# Introduction to NumPy

This chapter outlines techniques for effectively loading, storing, and manipulating in-memory data in Python. 
The topic is very broad: datasets can come from a wide range of sources and a wide range of formats, including  collections of documents, collections of images, collections of sound clips, collections of numerical measurements, or nearly anything else. Despite this apparent heterogeneity, it will help us to think of all data fundamentally as arrays of numbers.
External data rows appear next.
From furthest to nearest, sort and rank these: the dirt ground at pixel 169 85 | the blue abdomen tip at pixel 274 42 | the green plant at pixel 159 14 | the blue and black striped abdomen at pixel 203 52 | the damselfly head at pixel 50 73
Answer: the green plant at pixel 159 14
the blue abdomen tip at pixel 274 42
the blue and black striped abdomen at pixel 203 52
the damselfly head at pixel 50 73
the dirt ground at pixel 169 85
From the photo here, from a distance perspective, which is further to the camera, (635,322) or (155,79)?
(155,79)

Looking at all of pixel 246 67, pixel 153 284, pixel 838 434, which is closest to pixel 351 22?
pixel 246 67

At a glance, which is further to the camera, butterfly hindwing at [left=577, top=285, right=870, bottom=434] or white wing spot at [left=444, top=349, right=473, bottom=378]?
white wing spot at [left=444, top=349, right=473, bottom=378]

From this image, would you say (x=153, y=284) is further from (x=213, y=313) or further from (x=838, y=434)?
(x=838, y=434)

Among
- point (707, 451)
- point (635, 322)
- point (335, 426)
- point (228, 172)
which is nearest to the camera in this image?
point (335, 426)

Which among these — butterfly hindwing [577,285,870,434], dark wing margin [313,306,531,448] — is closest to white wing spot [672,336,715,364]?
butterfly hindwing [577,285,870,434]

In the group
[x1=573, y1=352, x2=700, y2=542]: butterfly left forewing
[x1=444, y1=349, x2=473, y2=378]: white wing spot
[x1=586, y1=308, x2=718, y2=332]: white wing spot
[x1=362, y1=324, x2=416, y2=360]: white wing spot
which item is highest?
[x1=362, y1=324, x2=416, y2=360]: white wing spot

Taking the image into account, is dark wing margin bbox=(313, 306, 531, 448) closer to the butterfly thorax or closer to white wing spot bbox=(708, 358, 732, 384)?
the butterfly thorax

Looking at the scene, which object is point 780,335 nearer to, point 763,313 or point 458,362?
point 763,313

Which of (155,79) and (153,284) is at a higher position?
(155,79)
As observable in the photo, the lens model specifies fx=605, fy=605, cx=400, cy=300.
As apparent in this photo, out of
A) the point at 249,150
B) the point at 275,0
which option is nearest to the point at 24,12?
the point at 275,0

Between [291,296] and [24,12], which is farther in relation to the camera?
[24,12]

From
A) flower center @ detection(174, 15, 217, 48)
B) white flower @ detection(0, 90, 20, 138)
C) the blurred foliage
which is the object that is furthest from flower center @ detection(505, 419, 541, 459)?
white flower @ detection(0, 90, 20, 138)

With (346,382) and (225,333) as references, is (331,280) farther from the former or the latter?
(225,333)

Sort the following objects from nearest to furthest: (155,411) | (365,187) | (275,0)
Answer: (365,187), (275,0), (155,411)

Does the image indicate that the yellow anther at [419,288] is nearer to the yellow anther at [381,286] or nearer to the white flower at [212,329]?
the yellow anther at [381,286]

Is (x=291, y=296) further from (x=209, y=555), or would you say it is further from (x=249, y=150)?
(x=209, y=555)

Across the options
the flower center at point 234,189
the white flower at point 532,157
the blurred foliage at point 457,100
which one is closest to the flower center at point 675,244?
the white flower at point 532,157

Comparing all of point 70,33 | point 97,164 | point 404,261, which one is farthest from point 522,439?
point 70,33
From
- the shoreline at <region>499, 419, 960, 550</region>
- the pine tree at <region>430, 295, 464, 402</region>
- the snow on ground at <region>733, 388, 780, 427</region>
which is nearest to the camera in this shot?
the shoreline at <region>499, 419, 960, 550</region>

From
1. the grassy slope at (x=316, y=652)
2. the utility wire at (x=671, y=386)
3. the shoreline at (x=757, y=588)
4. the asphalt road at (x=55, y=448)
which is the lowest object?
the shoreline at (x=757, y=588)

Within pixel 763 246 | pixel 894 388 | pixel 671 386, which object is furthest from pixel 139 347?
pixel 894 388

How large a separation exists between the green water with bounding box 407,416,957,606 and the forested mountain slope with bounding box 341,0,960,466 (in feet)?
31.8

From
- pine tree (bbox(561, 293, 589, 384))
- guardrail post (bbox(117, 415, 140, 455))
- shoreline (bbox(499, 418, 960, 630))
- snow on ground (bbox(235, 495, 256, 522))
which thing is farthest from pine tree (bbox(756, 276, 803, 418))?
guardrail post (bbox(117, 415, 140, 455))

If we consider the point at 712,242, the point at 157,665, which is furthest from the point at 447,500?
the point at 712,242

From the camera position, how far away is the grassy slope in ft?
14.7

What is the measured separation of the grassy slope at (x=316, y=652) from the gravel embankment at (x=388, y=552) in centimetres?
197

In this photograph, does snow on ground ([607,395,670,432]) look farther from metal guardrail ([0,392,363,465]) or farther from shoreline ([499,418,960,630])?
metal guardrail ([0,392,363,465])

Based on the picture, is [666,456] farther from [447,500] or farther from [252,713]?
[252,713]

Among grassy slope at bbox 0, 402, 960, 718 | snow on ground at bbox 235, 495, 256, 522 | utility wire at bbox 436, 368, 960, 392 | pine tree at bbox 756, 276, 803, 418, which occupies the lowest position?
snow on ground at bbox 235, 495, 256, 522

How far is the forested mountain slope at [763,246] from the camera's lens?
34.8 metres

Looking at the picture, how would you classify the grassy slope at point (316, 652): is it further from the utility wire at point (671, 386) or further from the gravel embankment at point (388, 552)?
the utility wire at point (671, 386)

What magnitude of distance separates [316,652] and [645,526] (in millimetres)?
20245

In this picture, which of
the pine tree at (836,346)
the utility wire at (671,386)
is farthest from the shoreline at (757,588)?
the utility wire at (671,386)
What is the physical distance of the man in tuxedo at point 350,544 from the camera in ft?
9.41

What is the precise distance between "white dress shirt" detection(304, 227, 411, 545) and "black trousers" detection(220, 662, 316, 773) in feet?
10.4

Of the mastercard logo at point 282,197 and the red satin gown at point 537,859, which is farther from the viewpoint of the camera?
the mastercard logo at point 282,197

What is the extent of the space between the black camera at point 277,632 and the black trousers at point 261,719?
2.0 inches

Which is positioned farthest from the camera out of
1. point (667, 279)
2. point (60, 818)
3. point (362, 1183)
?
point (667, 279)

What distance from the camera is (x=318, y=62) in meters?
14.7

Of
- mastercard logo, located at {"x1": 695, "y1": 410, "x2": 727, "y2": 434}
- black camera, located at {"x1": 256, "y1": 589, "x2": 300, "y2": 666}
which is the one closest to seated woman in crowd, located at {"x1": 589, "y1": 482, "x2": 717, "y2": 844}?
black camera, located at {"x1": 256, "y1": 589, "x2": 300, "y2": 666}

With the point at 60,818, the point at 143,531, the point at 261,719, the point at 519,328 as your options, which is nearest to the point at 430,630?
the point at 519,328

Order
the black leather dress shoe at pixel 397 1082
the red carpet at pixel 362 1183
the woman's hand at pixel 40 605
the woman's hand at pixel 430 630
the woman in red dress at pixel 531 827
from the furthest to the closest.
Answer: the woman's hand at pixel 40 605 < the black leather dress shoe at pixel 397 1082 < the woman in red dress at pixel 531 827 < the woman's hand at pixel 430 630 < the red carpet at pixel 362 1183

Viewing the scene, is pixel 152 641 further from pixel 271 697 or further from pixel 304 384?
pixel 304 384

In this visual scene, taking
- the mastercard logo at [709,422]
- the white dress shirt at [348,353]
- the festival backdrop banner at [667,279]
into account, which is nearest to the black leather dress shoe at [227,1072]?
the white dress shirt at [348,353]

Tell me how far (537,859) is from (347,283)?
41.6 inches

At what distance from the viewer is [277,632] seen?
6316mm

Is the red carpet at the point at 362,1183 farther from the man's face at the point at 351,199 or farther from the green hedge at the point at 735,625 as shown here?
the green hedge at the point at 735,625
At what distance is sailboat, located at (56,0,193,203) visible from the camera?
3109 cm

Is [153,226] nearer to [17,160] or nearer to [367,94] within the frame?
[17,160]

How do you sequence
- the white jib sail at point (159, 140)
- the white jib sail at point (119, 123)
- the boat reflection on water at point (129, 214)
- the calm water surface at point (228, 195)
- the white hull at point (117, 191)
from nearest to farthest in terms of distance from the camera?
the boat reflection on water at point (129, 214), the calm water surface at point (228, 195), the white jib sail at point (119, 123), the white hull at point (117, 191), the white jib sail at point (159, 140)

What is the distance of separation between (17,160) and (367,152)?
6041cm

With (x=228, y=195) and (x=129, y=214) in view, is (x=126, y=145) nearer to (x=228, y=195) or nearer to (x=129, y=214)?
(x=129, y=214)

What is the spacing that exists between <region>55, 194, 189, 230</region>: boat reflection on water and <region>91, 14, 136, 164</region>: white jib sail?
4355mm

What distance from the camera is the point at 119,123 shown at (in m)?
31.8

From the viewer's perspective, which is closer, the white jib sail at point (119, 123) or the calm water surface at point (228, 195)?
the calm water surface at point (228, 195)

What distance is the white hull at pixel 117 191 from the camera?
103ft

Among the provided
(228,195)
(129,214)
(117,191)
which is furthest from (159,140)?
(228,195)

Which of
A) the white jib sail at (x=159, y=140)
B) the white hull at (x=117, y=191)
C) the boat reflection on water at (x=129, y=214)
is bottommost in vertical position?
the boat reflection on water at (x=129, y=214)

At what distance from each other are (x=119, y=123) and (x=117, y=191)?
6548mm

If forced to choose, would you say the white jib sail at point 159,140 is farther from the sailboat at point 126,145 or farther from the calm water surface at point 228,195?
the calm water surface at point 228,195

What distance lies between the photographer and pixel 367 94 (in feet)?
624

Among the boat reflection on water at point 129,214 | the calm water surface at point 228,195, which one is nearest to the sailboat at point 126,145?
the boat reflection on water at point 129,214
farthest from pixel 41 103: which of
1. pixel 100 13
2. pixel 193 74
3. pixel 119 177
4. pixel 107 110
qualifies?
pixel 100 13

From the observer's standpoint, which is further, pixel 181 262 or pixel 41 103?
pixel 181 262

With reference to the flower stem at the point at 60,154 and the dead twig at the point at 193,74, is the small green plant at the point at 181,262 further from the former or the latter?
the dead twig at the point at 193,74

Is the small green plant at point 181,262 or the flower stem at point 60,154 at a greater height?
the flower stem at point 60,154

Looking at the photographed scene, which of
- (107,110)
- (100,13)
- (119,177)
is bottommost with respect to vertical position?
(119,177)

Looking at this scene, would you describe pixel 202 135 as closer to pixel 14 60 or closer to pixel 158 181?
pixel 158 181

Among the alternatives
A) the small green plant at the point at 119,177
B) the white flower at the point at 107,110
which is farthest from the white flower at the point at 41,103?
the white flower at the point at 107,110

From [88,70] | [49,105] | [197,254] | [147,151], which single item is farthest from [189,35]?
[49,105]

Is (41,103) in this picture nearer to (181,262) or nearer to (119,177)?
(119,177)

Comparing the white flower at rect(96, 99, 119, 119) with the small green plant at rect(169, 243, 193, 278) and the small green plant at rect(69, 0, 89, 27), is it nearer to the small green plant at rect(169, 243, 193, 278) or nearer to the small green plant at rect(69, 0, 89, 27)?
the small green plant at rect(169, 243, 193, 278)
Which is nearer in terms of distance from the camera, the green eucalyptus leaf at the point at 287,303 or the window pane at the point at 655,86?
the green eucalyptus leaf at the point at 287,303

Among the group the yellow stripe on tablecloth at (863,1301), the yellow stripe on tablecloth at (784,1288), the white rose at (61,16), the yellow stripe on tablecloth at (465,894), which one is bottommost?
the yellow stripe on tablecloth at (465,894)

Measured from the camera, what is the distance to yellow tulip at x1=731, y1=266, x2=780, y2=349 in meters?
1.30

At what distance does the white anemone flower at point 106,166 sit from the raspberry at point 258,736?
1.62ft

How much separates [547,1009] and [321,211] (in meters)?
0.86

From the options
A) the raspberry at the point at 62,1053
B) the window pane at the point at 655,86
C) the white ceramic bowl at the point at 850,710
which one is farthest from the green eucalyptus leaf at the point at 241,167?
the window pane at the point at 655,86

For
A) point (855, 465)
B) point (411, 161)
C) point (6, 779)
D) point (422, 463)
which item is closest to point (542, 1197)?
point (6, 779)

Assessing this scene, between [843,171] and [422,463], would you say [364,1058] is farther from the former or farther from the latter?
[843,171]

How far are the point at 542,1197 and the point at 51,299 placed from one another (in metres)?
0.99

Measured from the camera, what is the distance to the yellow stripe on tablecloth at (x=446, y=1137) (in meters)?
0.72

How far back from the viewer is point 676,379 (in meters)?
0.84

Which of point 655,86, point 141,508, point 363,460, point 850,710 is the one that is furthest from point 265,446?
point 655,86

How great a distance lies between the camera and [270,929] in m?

This chapter will cover NumPy in detail. NumPy (short for Numerical Python) provides an efficient interface to store and operate on dense data buffers. In some ways, NumPy arrays are like Python's built-in list type, but NumPy arrays provide much more efficient storage and data operations as the arrays grow larger in size. NumPy arrays form the core of nearly the entire ecosystem of data science tools in Python, so time spent learning to use NumPy effectively will be valuable no matter what aspect of data science interests you.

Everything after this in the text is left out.